Anastasia, Part One
Written by Magdalena Lankosz
Illustrated by Joanna Karpowicz
Europe Comics

This seedy drama of old Hollywood borrows some circumstances from actual incidents and mixes them in with completely original depravity to concoct something that is less a throwback to the era it depicts and more an artsy evocation of trashy novels and exploitation cinema of the ‘50s, ‘60s, and ‘70s. In the hands of long-time Polish journalist, feminist author, film critic and maker Lankosz, it becomes a textural wallop of emotions.
Anastasia is brought to Hollywood by her mother in 1926 and obviously not happy about it.

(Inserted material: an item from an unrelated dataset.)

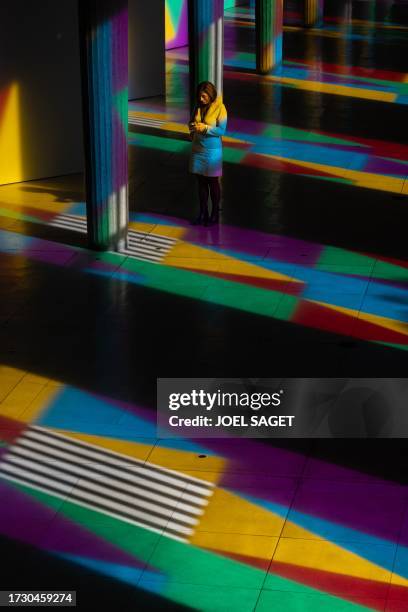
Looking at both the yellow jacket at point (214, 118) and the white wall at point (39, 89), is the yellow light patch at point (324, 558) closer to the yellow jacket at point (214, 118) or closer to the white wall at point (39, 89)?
the yellow jacket at point (214, 118)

Her mother has one obvious purpose to the visit — make quick connections to turn Anastasia into a child star by pushing tall-tales about their Russian background at movie industry cocktail parties in order to charm producers into casting opportunities. But Anastasia isn’t rising to the occasion, and it’s with a mix of anger and coercion that the road to Hollywood success opens up to her.

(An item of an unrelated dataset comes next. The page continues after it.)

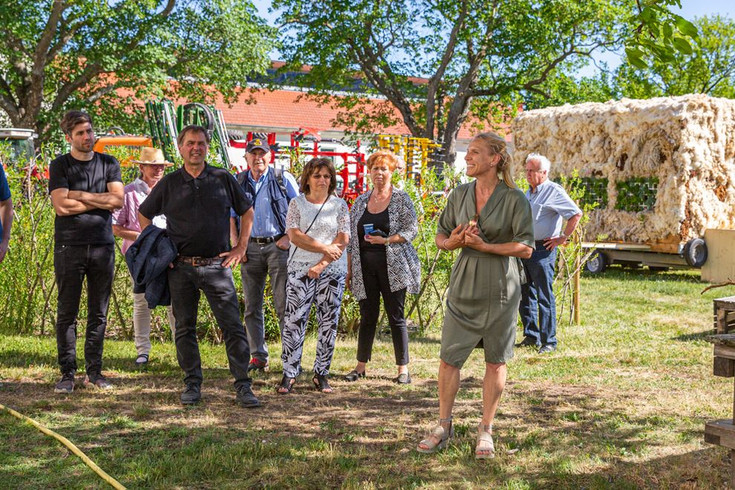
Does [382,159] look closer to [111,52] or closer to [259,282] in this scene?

But the old trope of celluloid dreams actually being nightmares covered in glitter comes at the mother and daughter full force, and as the sleaze overtakes the narrative, it’s with the purpose of examining the casual degradation of women within our entertainment system. It thrives on it and always has, and in Anastasia, it’s the currency by which the powerful men of Hollywood create triumphs and measure success, as well as the demon that diminishes self-esteem and causes the women to willingly descend into self-inflicted abusive nightmares.

There are ways in which this speaks to the idea of the American Dream itself. Hollywood is not the only glistening prize with a rotting core here — the promise of America as experienced by ordinary immigrants is also there. Anastasia’s mother escaped the terror of their homeland to face more darkness in an ordinary American life. Is it the Dream that’s a lie, or is this just the lot of women in the world? Is desperation to survive passed along from mother to daughter? And is Hollywood’s role one of a predator that lures desperate people, especially women, into a trap that finishes the job of the rest of the world?


The real star here is the art by Polish painter Karpowicz, who alternates elaborate depictions bursting with period detail with more sparse scenes that make it seem like Anastasia is wandering through various levels of Hell at times or held prisoner in some Lynchian holding pen. Her brushwork provides texture and emotion to the story, with an almost oppressive darkness that transforms a pulp melodrama into something resembling psychological horror.

If Sunset Boulevard is the gold standard for this type of story, Anastasia wraps in arthouse and exploitation elements that drive home the inherent melodrama and add a lurid quality to it, making it feel close to a David Lynch film (as Karpowicz’s Twin Peaks painting formalizes) not just in surrealist touches but philosophically as well, making jarring use of the very exploitation it criticizes to make the viewer (or reader in this case) question their own involvement with this process. It becomes a jarring and disturbing feminist statement.